Source records

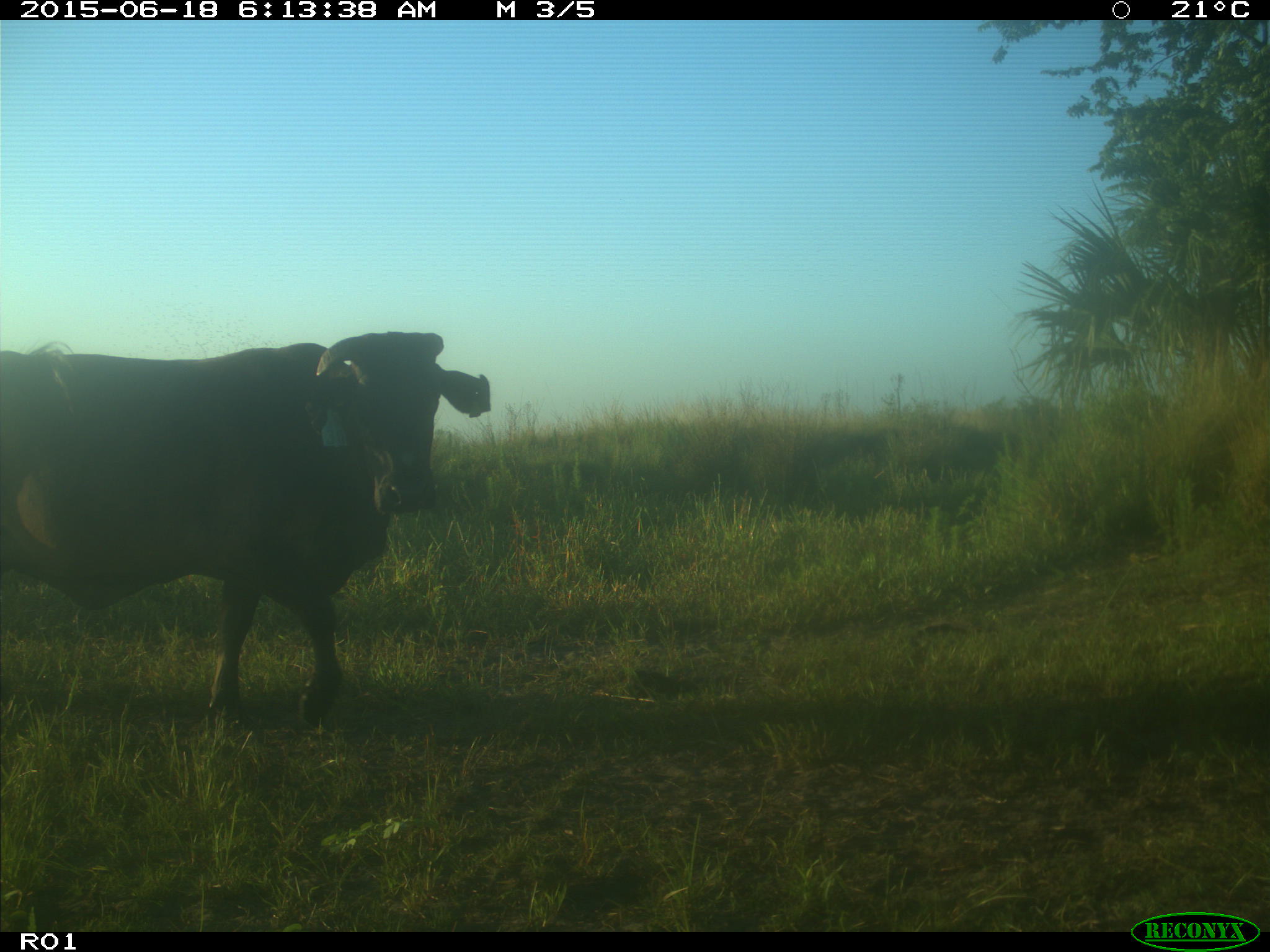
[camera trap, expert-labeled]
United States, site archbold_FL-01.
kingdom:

* * *

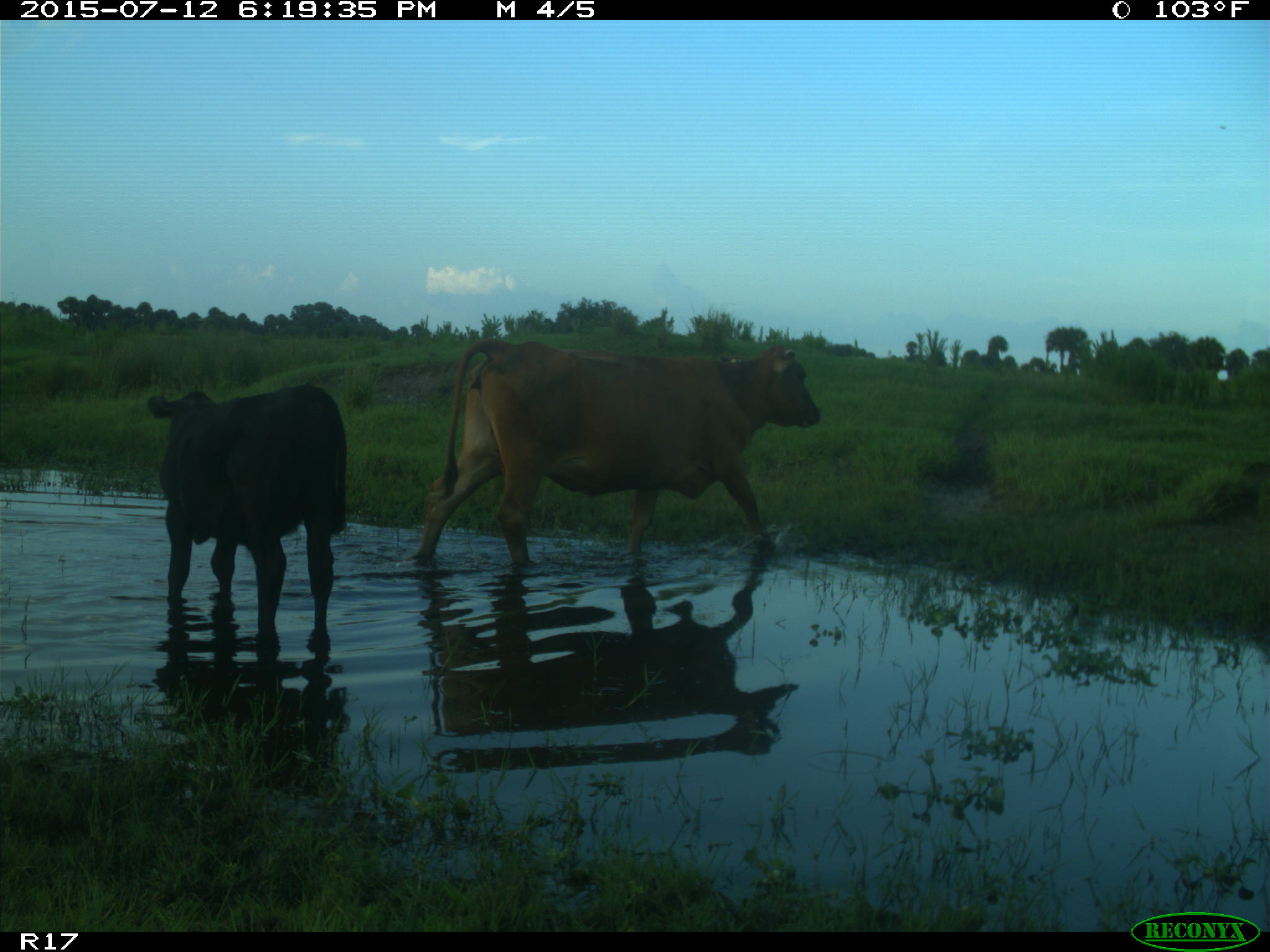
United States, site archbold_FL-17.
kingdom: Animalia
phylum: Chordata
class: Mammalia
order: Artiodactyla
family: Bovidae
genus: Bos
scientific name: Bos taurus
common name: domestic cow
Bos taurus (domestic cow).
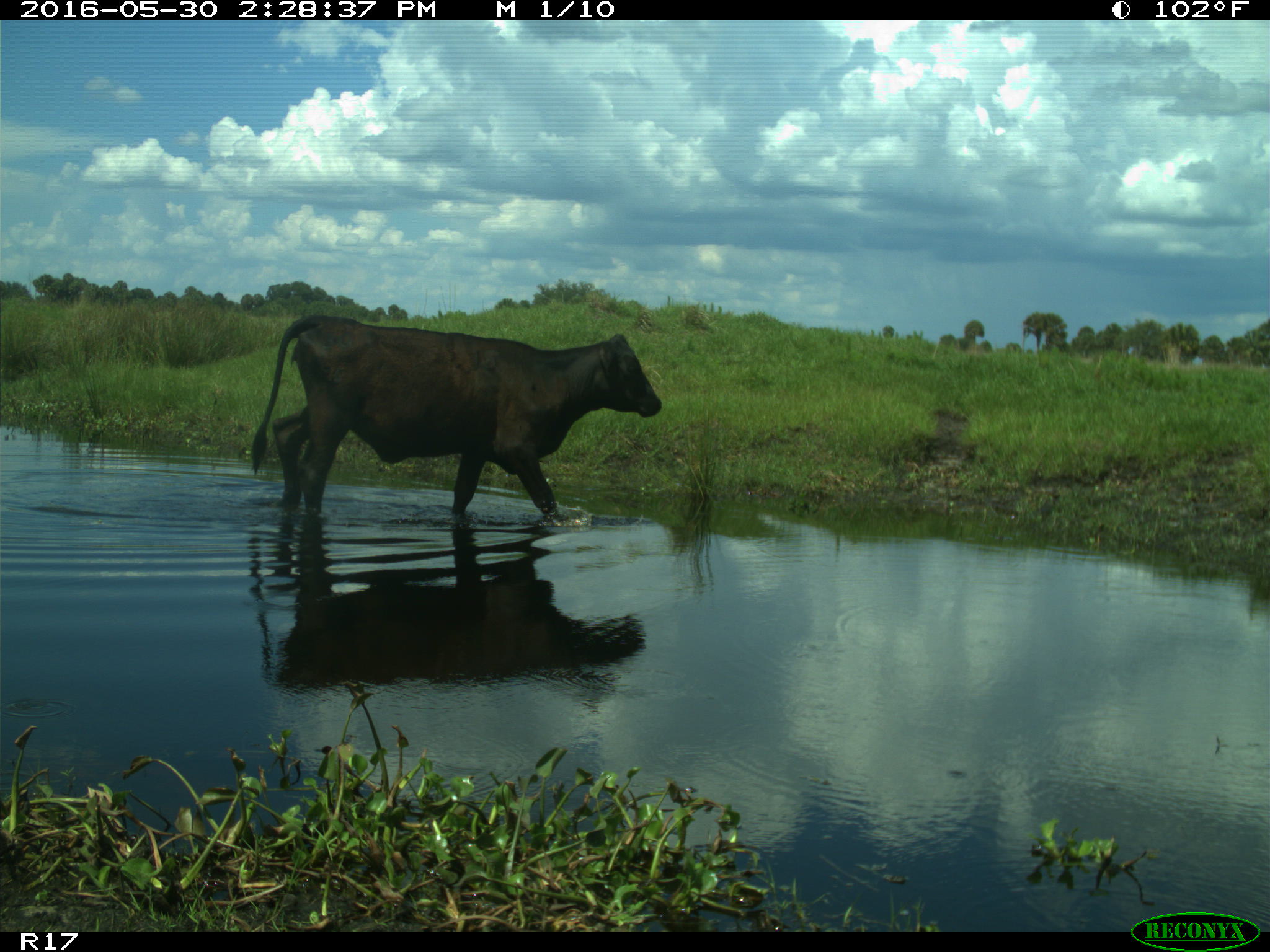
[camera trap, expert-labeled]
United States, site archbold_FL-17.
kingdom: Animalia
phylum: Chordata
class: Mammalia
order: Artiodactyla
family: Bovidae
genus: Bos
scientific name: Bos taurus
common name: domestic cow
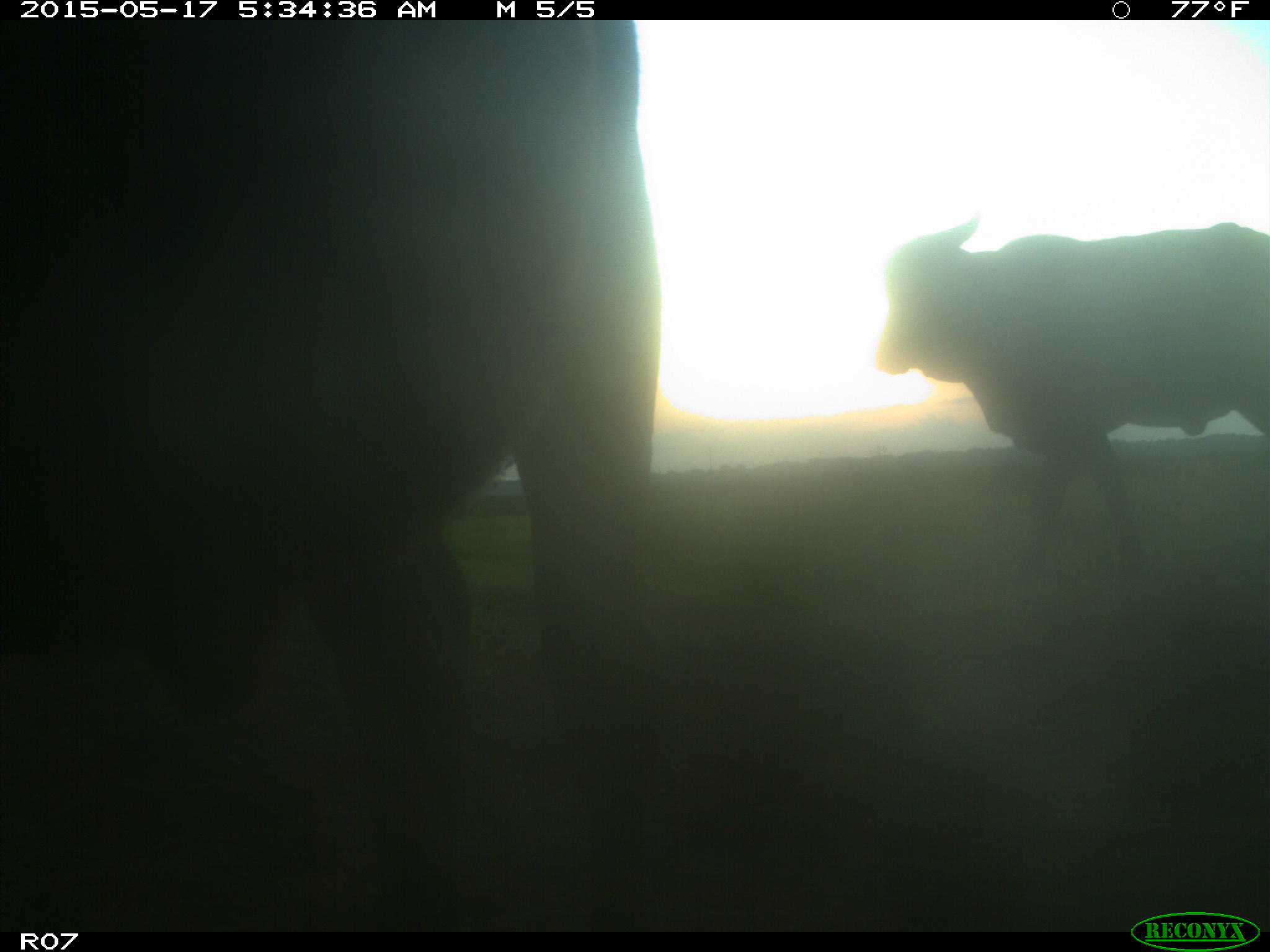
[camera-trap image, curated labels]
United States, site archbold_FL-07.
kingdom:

--

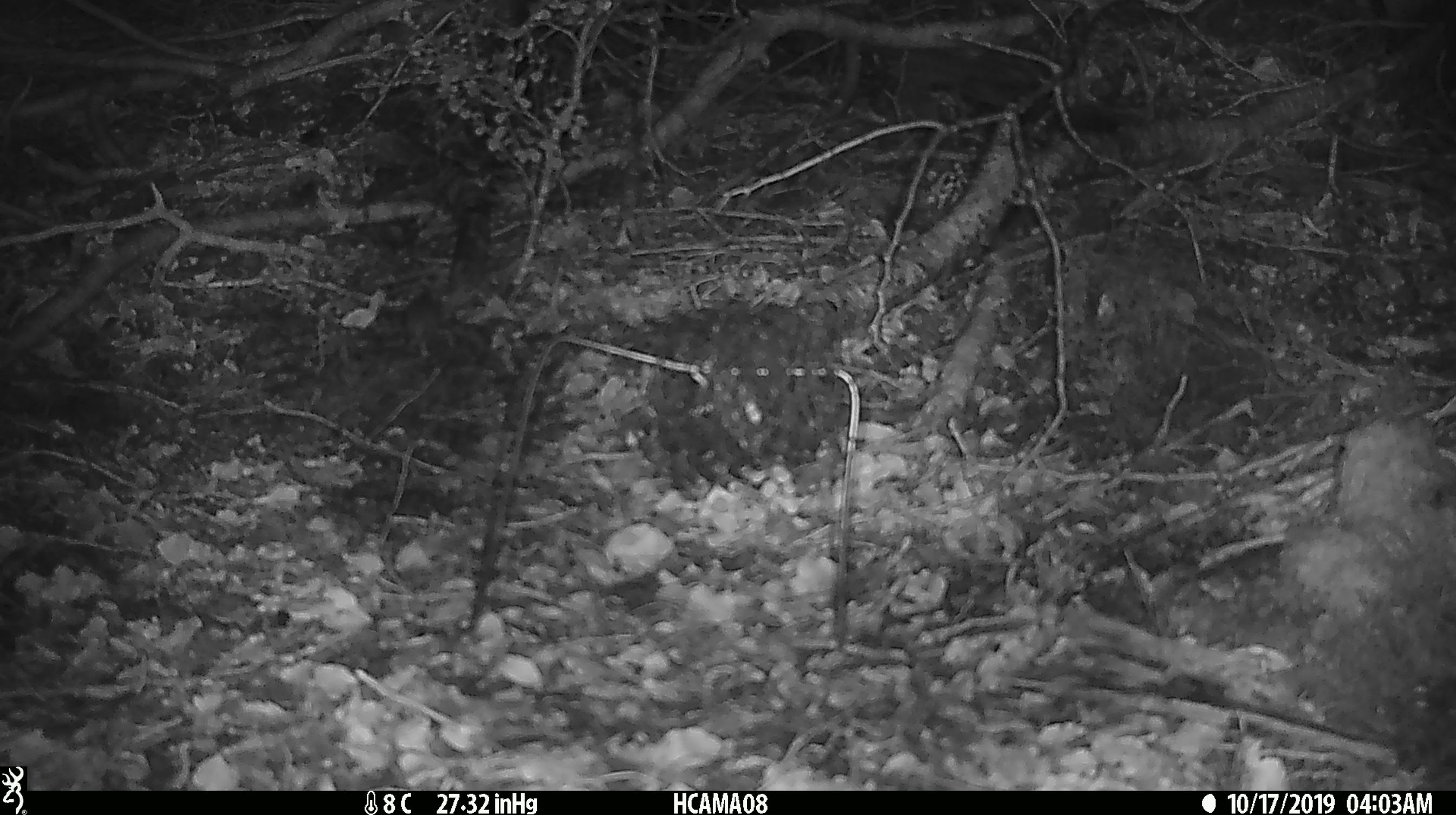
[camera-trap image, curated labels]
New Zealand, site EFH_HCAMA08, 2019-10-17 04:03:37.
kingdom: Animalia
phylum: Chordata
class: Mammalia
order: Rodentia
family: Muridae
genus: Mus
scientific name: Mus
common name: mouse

Activity
Each line with "States" in it must be identified and copied from the material.

Exercise response
United States, site archbold_FL-01.
United States, site archbold_FL-17.
United States, site archbold_FL-17.
United States, site archbold_FL-07.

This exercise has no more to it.